Teks Bacaan:

#Remaja — Sobi, you know, as person yang lemah ini kita ga bisa hidup sendirian. Jujurly, kita nggak bisa penuhi seluruh kebutuhan kita sendirian. Too many people yang kita libatkan hanya sekadar, misal, kita butuh menuntaskan rasa lapar dengan sepiring makanan. Pak Tani yang menanam padi hingga mengolah jadi gabah, kang pabrik beras yang giling gabah hingga jadi beras, kang sopir yang nganterin itu beras, kang warung, dan kang-kang lainnya. Udah sampe di rumah tu beras, masih aja kita nyusahin Ibu kita. Ibu masak beras hingga jadi nasi dan tersaji di meja makan. Kita mah tinggal ambil piring dan makan. Hmmm ini baru nasi, belum lauk pauknya.
Kalo kita runut mah banyak banget ya orang yang berjasa dalam hidup kita. Orang-orang yang bantu kita agar bisa tetap hidup dengan nyaman itu. Berasa dikelilingi para pahlawan ga sih, Sobi? Lho, emang pahlawan itu “sereceh” itu? Bukannya orang yang disebut pahlawan itu orang hebat yang syahid dalam medan perang aja? Emang jaman sekarang yang udah ga ada perang masih ada pahlawan?

Persyaratan Tugas:
A) Menurut teks bacaan, siapa yang memasak beras hingga menjadi nasi?
B) Ringkaslah teks bacaan dalam dua kalimat.
C) Terjemahkan kalimat dari teks bacaan ini ke dalam bahasa Inggris: "Ibu masak beras hingga jadi nasi dan tersaji di meja makan."
Data berikut tidak berperan apa pun di sini.

Data yang Ditampilkan:
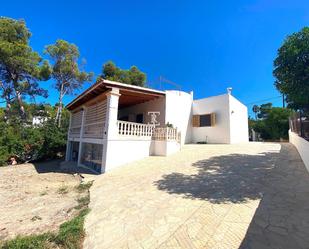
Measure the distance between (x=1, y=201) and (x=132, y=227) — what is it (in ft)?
16.2

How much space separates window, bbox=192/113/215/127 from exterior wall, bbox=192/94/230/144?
0.28 meters

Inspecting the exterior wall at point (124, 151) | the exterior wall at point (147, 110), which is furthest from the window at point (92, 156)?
the exterior wall at point (147, 110)

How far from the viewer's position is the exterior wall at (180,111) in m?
13.4

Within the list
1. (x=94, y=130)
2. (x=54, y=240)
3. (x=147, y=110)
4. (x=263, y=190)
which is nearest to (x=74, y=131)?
(x=94, y=130)

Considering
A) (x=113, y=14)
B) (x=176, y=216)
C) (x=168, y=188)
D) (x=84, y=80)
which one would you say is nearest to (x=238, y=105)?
(x=113, y=14)

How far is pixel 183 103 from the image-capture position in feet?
50.6

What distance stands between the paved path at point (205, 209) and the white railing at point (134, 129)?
3.09 metres

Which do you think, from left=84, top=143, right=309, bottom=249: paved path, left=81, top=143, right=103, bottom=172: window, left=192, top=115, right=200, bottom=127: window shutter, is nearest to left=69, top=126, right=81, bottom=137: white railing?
left=81, top=143, right=103, bottom=172: window

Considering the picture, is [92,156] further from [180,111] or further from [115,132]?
[180,111]

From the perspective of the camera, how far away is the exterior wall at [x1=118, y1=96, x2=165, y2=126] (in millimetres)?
13016

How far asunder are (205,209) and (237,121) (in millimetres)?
13888

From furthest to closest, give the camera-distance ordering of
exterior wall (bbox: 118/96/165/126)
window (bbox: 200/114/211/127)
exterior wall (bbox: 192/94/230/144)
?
window (bbox: 200/114/211/127)
exterior wall (bbox: 192/94/230/144)
exterior wall (bbox: 118/96/165/126)

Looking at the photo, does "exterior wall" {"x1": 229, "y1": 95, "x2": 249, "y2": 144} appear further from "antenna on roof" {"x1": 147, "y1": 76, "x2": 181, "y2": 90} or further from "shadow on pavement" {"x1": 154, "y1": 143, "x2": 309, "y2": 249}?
"shadow on pavement" {"x1": 154, "y1": 143, "x2": 309, "y2": 249}

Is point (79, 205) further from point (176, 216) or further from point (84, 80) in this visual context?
point (84, 80)
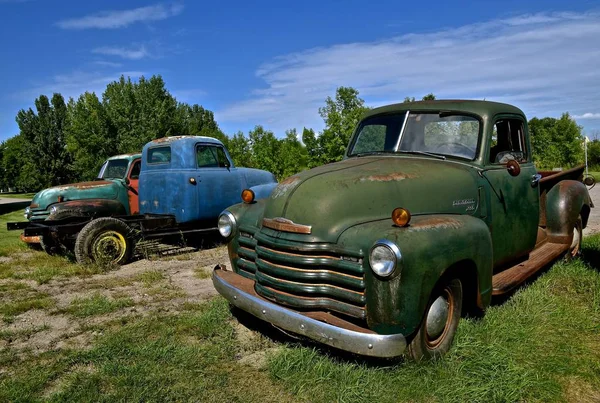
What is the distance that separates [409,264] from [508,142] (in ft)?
9.93

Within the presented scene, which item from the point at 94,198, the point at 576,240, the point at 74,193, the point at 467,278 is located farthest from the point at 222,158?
the point at 467,278

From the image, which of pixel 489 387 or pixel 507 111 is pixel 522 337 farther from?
pixel 507 111

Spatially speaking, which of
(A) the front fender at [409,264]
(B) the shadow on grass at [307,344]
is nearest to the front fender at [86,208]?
(B) the shadow on grass at [307,344]

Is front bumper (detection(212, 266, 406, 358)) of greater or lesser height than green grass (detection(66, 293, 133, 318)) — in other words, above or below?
above

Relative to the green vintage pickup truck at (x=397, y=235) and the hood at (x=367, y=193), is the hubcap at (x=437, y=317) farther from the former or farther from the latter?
the hood at (x=367, y=193)

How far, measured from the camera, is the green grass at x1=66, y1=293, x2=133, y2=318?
16.8 feet

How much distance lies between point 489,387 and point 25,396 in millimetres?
3220

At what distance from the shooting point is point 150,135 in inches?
1228

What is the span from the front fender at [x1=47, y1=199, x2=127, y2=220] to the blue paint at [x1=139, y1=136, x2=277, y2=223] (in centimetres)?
54

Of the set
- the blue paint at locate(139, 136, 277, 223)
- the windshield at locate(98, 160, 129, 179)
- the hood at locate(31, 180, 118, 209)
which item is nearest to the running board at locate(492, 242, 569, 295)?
the blue paint at locate(139, 136, 277, 223)

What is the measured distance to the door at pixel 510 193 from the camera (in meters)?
4.36

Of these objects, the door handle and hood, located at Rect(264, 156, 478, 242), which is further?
the door handle

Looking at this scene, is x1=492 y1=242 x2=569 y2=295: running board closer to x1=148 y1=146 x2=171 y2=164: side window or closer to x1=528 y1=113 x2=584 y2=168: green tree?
x1=148 y1=146 x2=171 y2=164: side window

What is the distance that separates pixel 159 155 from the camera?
29.9 feet
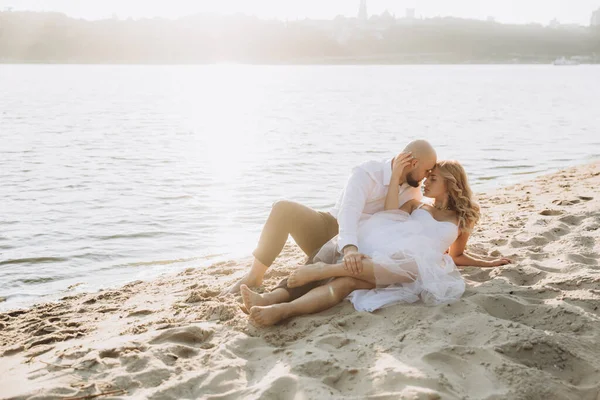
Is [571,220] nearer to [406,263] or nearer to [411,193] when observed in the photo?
[411,193]

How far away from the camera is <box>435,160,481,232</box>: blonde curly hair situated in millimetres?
4430

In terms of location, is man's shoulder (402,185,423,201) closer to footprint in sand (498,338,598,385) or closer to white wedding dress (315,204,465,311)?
white wedding dress (315,204,465,311)

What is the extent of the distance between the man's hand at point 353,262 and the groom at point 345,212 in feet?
0.36

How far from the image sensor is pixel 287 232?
4.61 meters

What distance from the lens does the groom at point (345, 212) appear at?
169 inches

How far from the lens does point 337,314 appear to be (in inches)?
156

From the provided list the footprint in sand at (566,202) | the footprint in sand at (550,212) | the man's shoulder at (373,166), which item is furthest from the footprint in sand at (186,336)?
the footprint in sand at (566,202)

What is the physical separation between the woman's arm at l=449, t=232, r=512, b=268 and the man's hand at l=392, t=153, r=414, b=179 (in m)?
0.77

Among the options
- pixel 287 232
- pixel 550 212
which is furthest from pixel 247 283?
pixel 550 212

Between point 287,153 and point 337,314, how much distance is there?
1071cm

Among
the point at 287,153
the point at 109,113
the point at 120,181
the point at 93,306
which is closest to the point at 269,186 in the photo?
the point at 120,181

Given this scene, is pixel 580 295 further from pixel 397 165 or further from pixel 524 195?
pixel 524 195

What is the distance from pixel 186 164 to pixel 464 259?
29.6 feet

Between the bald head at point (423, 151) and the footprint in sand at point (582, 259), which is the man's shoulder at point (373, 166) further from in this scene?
the footprint in sand at point (582, 259)
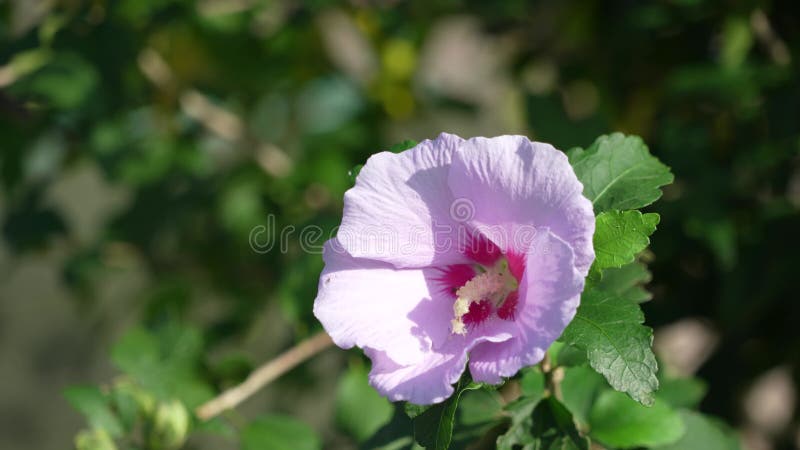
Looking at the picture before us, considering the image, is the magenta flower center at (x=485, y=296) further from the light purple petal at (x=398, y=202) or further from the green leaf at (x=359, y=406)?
the green leaf at (x=359, y=406)

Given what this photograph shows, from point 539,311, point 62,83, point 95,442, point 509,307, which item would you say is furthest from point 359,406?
point 62,83

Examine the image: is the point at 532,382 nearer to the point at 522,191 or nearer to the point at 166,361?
the point at 522,191

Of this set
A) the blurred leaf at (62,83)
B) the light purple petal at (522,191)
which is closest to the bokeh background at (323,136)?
the blurred leaf at (62,83)

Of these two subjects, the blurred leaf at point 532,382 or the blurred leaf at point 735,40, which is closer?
the blurred leaf at point 532,382

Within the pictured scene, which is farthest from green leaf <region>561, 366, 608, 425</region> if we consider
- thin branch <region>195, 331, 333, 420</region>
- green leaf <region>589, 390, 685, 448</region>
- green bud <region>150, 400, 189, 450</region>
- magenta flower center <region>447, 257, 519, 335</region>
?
green bud <region>150, 400, 189, 450</region>

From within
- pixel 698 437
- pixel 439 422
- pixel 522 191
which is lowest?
pixel 698 437

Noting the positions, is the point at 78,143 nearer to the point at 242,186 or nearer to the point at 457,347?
the point at 242,186
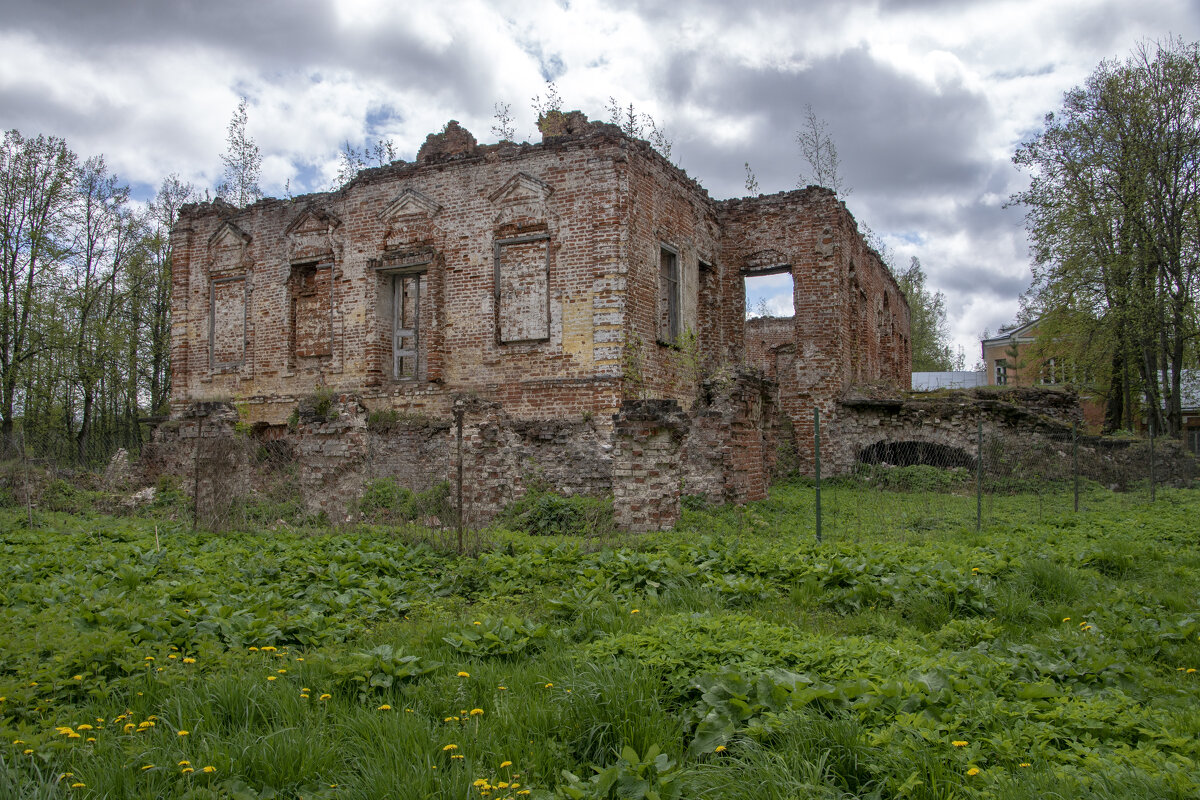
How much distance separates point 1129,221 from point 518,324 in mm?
17091

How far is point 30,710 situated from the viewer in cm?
360

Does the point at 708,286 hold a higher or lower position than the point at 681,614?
higher


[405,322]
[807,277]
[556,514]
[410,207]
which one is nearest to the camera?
[556,514]

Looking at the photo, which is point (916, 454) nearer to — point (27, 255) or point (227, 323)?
point (227, 323)

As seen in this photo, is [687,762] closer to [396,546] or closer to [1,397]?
[396,546]

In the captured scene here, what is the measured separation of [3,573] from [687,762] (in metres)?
6.63

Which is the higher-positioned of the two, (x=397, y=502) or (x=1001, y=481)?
(x=397, y=502)

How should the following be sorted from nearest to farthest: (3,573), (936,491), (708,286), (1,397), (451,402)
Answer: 1. (3,573)
2. (936,491)
3. (451,402)
4. (708,286)
5. (1,397)

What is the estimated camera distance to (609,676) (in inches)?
149

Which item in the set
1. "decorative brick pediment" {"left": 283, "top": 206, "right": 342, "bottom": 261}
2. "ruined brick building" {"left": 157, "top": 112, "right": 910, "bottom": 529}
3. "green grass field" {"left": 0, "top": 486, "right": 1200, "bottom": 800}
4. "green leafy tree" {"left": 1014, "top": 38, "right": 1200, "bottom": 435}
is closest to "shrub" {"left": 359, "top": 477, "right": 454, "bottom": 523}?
"ruined brick building" {"left": 157, "top": 112, "right": 910, "bottom": 529}

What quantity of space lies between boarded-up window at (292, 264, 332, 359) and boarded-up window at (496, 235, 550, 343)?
4.40 m

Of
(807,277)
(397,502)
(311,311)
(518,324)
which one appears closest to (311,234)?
(311,311)

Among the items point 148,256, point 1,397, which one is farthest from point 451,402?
point 148,256

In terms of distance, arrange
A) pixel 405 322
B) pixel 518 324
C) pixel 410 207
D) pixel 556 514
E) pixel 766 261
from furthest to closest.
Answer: pixel 766 261 < pixel 405 322 < pixel 410 207 < pixel 518 324 < pixel 556 514
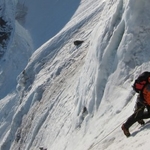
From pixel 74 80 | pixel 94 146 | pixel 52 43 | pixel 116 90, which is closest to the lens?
pixel 94 146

Jawaban Berurutan:
A) Ibu.

B) Manusia tidak bisa memenuhi seluruh kebutuhannya sendirian, sebab untuk sepiring nasi saja ada petani, pabrik beras, sopir, warung, dan ibu yang memasaknya. Banyaknya orang yang berjasa itu memunculkan pertanyaan apakah mereka juga pahlawan, padahal pahlawan sering dianggap hanya orang hebat yang syahid di medan perang.

C) Mom cooks the rice until it becomes cooked rice and is served on the dining table.